Required work
Rewrite all of the spatial relation data below as a single numbered list, dropping every blank line.

>> start Supplied material

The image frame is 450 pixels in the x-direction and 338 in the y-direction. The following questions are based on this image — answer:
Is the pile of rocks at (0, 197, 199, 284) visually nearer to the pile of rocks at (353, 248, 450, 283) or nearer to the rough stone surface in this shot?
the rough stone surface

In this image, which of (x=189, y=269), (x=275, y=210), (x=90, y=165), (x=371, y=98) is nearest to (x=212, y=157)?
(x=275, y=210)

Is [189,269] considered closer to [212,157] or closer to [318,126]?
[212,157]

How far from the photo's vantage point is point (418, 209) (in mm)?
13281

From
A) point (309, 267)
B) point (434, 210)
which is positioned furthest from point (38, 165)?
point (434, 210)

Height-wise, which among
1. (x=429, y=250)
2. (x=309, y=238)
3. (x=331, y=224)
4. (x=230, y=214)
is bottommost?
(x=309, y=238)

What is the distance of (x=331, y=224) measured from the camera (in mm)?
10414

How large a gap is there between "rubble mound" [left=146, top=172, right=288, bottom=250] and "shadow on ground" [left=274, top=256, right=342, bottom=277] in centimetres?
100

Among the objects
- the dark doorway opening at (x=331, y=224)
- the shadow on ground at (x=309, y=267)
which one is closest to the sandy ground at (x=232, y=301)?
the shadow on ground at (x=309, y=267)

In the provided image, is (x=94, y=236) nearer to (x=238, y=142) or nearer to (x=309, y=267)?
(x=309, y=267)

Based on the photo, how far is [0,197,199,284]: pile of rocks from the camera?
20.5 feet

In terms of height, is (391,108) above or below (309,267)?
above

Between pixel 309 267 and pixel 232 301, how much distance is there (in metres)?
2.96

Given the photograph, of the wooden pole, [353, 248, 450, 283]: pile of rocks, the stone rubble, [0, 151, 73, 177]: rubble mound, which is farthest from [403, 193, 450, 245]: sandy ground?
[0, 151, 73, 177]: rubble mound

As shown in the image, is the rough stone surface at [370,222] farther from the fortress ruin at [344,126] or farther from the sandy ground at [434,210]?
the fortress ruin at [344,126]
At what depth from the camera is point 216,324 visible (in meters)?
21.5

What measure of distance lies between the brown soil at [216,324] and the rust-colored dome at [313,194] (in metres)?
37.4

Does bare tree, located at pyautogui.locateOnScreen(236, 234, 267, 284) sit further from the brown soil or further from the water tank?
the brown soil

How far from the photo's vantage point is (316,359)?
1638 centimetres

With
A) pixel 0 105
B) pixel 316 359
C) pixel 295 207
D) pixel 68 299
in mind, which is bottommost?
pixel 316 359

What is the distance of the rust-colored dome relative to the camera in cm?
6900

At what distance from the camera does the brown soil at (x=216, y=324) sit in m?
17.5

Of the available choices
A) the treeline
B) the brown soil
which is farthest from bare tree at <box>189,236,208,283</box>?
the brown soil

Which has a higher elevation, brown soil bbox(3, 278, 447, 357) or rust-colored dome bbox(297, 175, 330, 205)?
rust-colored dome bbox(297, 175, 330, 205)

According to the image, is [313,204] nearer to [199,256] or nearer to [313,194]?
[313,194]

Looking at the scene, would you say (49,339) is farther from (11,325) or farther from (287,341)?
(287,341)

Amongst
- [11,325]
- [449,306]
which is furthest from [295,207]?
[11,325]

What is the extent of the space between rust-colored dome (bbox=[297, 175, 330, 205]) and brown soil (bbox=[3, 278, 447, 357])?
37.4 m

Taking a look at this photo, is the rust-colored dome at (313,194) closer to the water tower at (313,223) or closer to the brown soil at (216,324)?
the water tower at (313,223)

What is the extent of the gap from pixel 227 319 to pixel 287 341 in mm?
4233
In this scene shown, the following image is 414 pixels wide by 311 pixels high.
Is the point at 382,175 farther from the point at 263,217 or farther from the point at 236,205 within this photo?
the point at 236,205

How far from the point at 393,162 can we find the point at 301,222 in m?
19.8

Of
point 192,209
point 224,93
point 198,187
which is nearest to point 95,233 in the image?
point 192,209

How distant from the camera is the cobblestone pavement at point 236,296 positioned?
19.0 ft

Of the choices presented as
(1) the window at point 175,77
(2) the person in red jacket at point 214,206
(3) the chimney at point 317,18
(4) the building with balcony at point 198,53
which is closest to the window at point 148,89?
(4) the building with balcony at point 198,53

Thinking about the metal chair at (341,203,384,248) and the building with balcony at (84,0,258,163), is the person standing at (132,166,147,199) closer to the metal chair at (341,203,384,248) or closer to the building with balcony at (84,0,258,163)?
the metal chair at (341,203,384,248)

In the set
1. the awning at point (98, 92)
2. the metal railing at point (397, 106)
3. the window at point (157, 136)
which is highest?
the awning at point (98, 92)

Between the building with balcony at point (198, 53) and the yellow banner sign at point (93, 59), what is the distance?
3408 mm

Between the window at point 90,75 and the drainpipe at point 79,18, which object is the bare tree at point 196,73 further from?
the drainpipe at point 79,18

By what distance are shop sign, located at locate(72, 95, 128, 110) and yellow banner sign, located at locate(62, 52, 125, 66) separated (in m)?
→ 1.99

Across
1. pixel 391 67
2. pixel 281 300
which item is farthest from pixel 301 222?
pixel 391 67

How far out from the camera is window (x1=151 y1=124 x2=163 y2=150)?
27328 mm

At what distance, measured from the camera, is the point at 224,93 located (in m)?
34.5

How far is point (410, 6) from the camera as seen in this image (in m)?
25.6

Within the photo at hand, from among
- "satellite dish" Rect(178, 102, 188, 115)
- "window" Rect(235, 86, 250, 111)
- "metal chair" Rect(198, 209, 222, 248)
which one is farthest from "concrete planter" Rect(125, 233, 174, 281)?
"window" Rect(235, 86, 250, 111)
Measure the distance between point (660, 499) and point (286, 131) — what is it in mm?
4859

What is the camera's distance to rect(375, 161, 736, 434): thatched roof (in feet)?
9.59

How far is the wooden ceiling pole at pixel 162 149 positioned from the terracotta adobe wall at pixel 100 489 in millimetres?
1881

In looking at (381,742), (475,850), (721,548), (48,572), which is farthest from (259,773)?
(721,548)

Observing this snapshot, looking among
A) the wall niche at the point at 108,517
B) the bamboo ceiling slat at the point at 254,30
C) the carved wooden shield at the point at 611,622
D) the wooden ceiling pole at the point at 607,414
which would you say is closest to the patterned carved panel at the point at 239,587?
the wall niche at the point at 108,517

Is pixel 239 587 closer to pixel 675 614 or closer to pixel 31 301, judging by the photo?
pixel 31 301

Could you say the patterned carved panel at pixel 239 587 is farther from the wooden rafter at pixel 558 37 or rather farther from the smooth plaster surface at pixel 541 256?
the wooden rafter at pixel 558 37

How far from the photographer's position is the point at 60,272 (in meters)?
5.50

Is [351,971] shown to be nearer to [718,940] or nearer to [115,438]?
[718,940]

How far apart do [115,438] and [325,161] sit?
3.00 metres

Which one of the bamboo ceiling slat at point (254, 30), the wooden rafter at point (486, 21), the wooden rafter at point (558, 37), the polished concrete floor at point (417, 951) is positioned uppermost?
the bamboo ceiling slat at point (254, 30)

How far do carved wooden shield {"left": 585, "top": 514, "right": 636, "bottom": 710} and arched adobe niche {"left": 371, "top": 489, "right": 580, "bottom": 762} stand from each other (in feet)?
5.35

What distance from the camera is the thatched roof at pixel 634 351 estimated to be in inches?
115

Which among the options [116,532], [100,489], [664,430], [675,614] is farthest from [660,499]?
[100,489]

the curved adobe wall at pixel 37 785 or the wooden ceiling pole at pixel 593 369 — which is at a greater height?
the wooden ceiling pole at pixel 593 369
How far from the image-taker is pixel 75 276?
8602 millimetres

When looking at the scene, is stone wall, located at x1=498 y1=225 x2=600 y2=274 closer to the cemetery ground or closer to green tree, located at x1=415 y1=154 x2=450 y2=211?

>> end Supplied material

Task result
1. The image frame is 450 pixels in the x-direction and 338 in the y-direction. The following questions are based on this image — answer:
2. Is the pile of rocks at (0, 197, 199, 284) visually nearer to the pile of rocks at (353, 248, 450, 283) or nearer to the rough stone surface in this shot?
3. the rough stone surface
4. In this image, which of (x=189, y=269), (x=275, y=210), (x=90, y=165), (x=371, y=98) is nearest to (x=212, y=157)?
5. (x=275, y=210)
6. Is [189,269] considered closer to [212,157] or closer to [318,126]?
7. [212,157]
8. How far from the photo's vantage point is point (418, 209) (in mm)?
9. 13281
10. From
11. A) point (309, 267)
12. B) point (434, 210)
13. which is positioned furthest from point (38, 165)?
14. point (434, 210)
15. Height-wise, which among
16. 1. (x=429, y=250)
17. 2. (x=309, y=238)
18. 3. (x=331, y=224)
19. 4. (x=230, y=214)
20. is bottommost?
21. (x=309, y=238)
22. What is the distance of (x=331, y=224) measured from the camera (in mm)?
23. 10414
24. How large a gap is there between "rubble mound" [left=146, top=172, right=288, bottom=250] and "shadow on ground" [left=274, top=256, right=342, bottom=277] in centimetres?
25. 100
26. Among the objects
27. - the dark doorway opening at (x=331, y=224)
28. - the shadow on ground at (x=309, y=267)
29. which one is closest to the sandy ground at (x=232, y=301)?
30. the shadow on ground at (x=309, y=267)
31. In the provided image, is (x=94, y=236) nearer to (x=238, y=142) or nearer to (x=309, y=267)?
32. (x=309, y=267)
33. Based on the photo, how far is [0,197,199,284]: pile of rocks from the camera?
34. 20.5 feet
35. In terms of height, is (391,108) above or below (309,267)?
36. above
37. Between pixel 309 267 and pixel 232 301, how much distance is there (in metres)?
38. 2.96
39. Given the photograph, of the wooden pole, [353, 248, 450, 283]: pile of rocks, the stone rubble, [0, 151, 73, 177]: rubble mound, which is farthest from [403, 193, 450, 245]: sandy ground?
40. [0, 151, 73, 177]: rubble mound
41. As shown in the image, is the rough stone surface at [370,222] farther from the fortress ruin at [344,126] or farther from the sandy ground at [434,210]?
42. the fortress ruin at [344,126]
43. At what depth from the camera is point 216,324 visible (in meters)?
44. 21.5
45. What measure of distance lies between the brown soil at [216,324] and the rust-colored dome at [313,194] (in metres)?
46. 37.4
47. Does bare tree, located at pyautogui.locateOnScreen(236, 234, 267, 284) sit further from the brown soil or further from the water tank?
48. the brown soil
49. How far from the photo's vantage point is (316,359)?
50. 1638 centimetres
51. With
52. A) pixel 0 105
53. B) pixel 316 359
54. C) pixel 295 207
55. D) pixel 68 299
56. in mind, which is bottommost?
57. pixel 316 359
58. What is the distance of the rust-colored dome relative to the camera in cm?
59. 6900
60. At what distance from the camera does the brown soil at (x=216, y=324) sit in m?
61. 17.5
62. Of the available choices
63. A) the treeline
64. B) the brown soil
65. which is farthest from bare tree at <box>189,236,208,283</box>?
66. the brown soil
67. Which has a higher elevation, brown soil bbox(3, 278, 447, 357) or rust-colored dome bbox(297, 175, 330, 205)?
68. rust-colored dome bbox(297, 175, 330, 205)
69. According to the image, is [313,204] nearer to [199,256] or nearer to [313,194]?
70. [313,194]
71. Looking at the scene, would you say (49,339) is farther from (11,325) or farther from (287,341)?
72. (287,341)
73. Amongst
74. - [11,325]
75. - [449,306]
76. which is furthest from [295,207]?
77. [11,325]
78. What is the extent of the space between rust-colored dome (bbox=[297, 175, 330, 205]) and brown soil (bbox=[3, 278, 447, 357])?
79. 37.4 m
80. Taking a look at this photo, is the rust-colored dome at (313,194) closer to the water tower at (313,223) or closer to the brown soil at (216,324)?
81. the water tower at (313,223)
82. What is the extent of the gap from pixel 227 319 to pixel 287 341 in mm?
83. 4233
84. In this scene shown, the following image is 414 pixels wide by 311 pixels high.
85. Is the point at 382,175 farther from the point at 263,217 or farther from the point at 236,205 within this photo?
86. the point at 236,205
87. How far from the point at 393,162 can we find the point at 301,222 in m?
88. 19.8
89. Of
90. point 192,209
91. point 224,93
92. point 198,187
93. which is nearest to point 95,233 in the image?
94. point 192,209
95. How distant from the camera is the cobblestone pavement at point 236,296 positioned?
96. 19.0 ft
97. Of the choices presented as
98. (1) the window at point 175,77
99. (2) the person in red jacket at point 214,206
100. (3) the chimney at point 317,18
101. (4) the building with balcony at point 198,53
102. which is closest to the window at point 148,89?
103. (4) the building with balcony at point 198,53
104. Thinking about the metal chair at (341,203,384,248) and the building with balcony at (84,0,258,163), is the person standing at (132,166,147,199) closer to the metal chair at (341,203,384,248) or closer to the building with balcony at (84,0,258,163)?
105. the metal chair at (341,203,384,248)
106. In the set
107. 1. the awning at point (98, 92)
108. 2. the metal railing at point (397, 106)
109. 3. the window at point (157, 136)
110. which is highest?
111. the awning at point (98, 92)
112. Between the building with balcony at point (198, 53) and the yellow banner sign at point (93, 59), what is the distance?
113. 3408 mm
114. Between the window at point 90,75 and the drainpipe at point 79,18, which object is the bare tree at point 196,73 further from?
115. the drainpipe at point 79,18
116. By what distance are shop sign, located at locate(72, 95, 128, 110) and yellow banner sign, located at locate(62, 52, 125, 66) separated (in m)?
117. → 1.99
118. Across
119. 1. pixel 391 67
120. 2. pixel 281 300
121. which item is farthest from pixel 301 222?
122. pixel 391 67
123. How far out from the camera is window (x1=151 y1=124 x2=163 y2=150)?
124. 27328 mm
125. At what distance, measured from the camera, is the point at 224,93 located (in m)?
126. 34.5
127. How far is point (410, 6) from the camera as seen in this image (in m)?
128. 25.6
129. Within the photo at hand, from among
130. - "satellite dish" Rect(178, 102, 188, 115)
131. - "window" Rect(235, 86, 250, 111)
132. - "metal chair" Rect(198, 209, 222, 248)
133. which one is farthest from "concrete planter" Rect(125, 233, 174, 281)?
134. "window" Rect(235, 86, 250, 111)
135. Measure the distance between point (660, 499) and point (286, 131) — what is it in mm?
136. 4859
137. What is the camera's distance to rect(375, 161, 736, 434): thatched roof (in feet)?
138. 9.59
139. How far is the wooden ceiling pole at pixel 162 149 positioned from the terracotta adobe wall at pixel 100 489 in millimetres?
140. 1881
141. In looking at (381,742), (475,850), (721,548), (48,572), which is farthest from (259,773)?
142. (721,548)
143. Observing this snapshot, looking among
144. A) the wall niche at the point at 108,517
145. B) the bamboo ceiling slat at the point at 254,30
146. C) the carved wooden shield at the point at 611,622
147. D) the wooden ceiling pole at the point at 607,414
148. which would you say is closest to the patterned carved panel at the point at 239,587?
149. the wall niche at the point at 108,517
150. Is pixel 239 587 closer to pixel 675 614 or closer to pixel 31 301, judging by the photo?
151. pixel 31 301
152. Could you say the patterned carved panel at pixel 239 587 is farther from the wooden rafter at pixel 558 37 or rather farther from the smooth plaster surface at pixel 541 256?
153. the wooden rafter at pixel 558 37
154. How far from the photographer's position is the point at 60,272 (in meters)?
155. 5.50
156. Is [351,971] shown to be nearer to [718,940] or nearer to [115,438]?
157. [718,940]
158. How far apart do [115,438] and [325,161] sit?
159. 3.00 metres
160. Which one of the bamboo ceiling slat at point (254, 30), the wooden rafter at point (486, 21), the wooden rafter at point (558, 37), the polished concrete floor at point (417, 951) is positioned uppermost?
161. the bamboo ceiling slat at point (254, 30)
162. How far do carved wooden shield {"left": 585, "top": 514, "right": 636, "bottom": 710} and arched adobe niche {"left": 371, "top": 489, "right": 580, "bottom": 762} stand from each other (in feet)?
163. 5.35
164. What distance from the camera is the thatched roof at pixel 634 351 estimated to be in inches?
165. 115
166. Which among the options [116,532], [100,489], [664,430], [675,614] is farthest from [660,499]?
167. [100,489]
168. the curved adobe wall at pixel 37 785 or the wooden ceiling pole at pixel 593 369 — which is at a greater height?
169. the wooden ceiling pole at pixel 593 369
170. How far from the image-taker is pixel 75 276?
171. 8602 millimetres
172. When looking at the scene, is stone wall, located at x1=498 y1=225 x2=600 y2=274 closer to the cemetery ground or closer to green tree, located at x1=415 y1=154 x2=450 y2=211?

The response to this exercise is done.